» WHAT IS NEEDED
Set down the data below word for word, and leave the images aside.

» GIVEN RECORDS
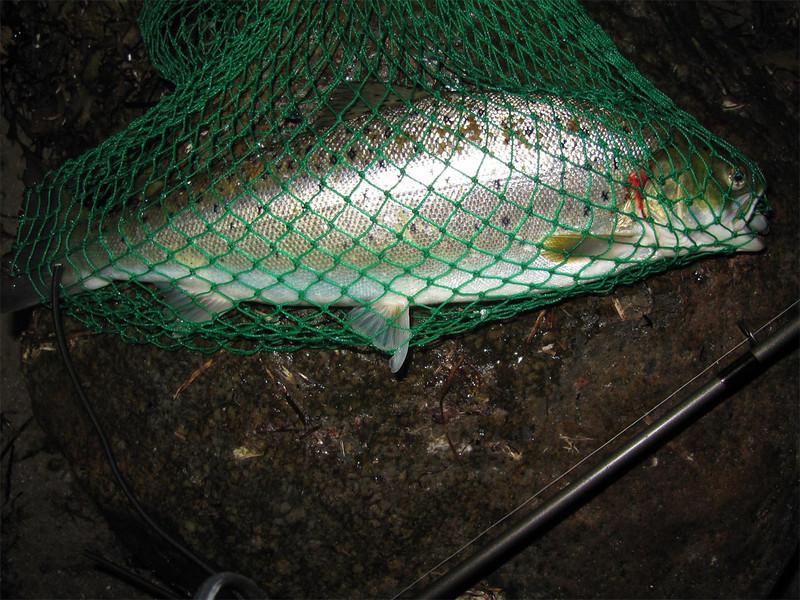 Havørred 43,5 cm, 1,117 kg. Juni 2012.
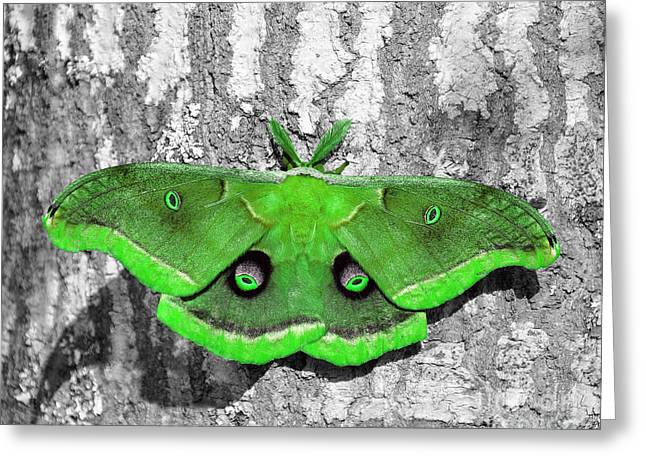 Outdoor Photography Digital Greeting Cards - Male Moth Green Greeting Card by Al Powell Photography USA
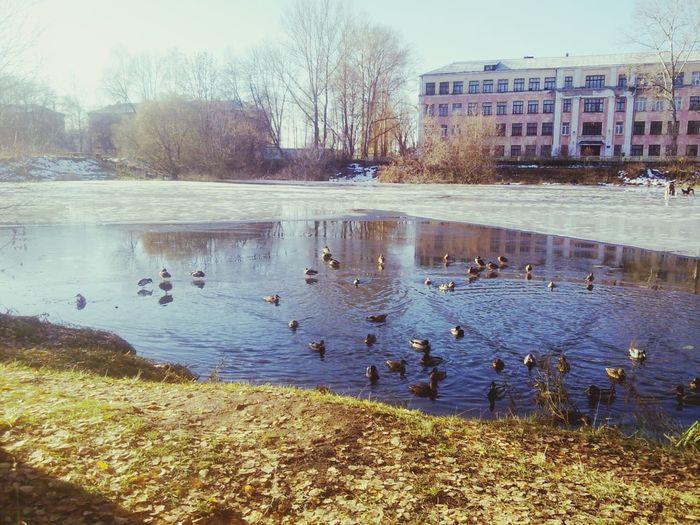 Ducks Pond Park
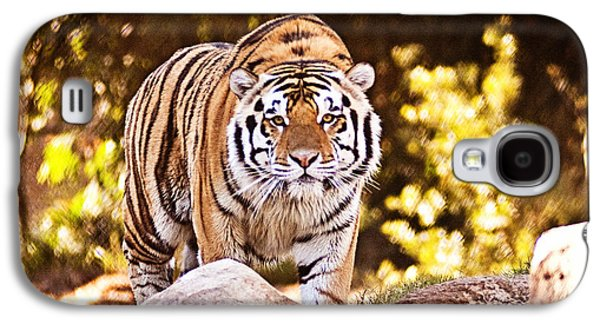 The Tiger Galaxy S4 Cases - On the Prowl Galaxy S4 Case by Scott Pellegrin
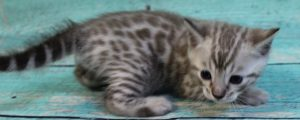 www.amazonbengals.com Silver Mink Spotted Male Bengal Kitten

» RESULT FOR THIS EXERCISE
 Havørred 43,5 cm, 1,117 kg. Juni 2012.
 Outdoor Photography Digital Greeting Cards - Male Moth Green Greeting Card by Al Powell Photography USA
 Ducks Pond Park
 The Tiger Galaxy S4 Cases - On the Prowl Galaxy S4 Case by Scott Pellegrin
 www.amazonbengals.com Silver Mink Spotted Male Bengal Kitten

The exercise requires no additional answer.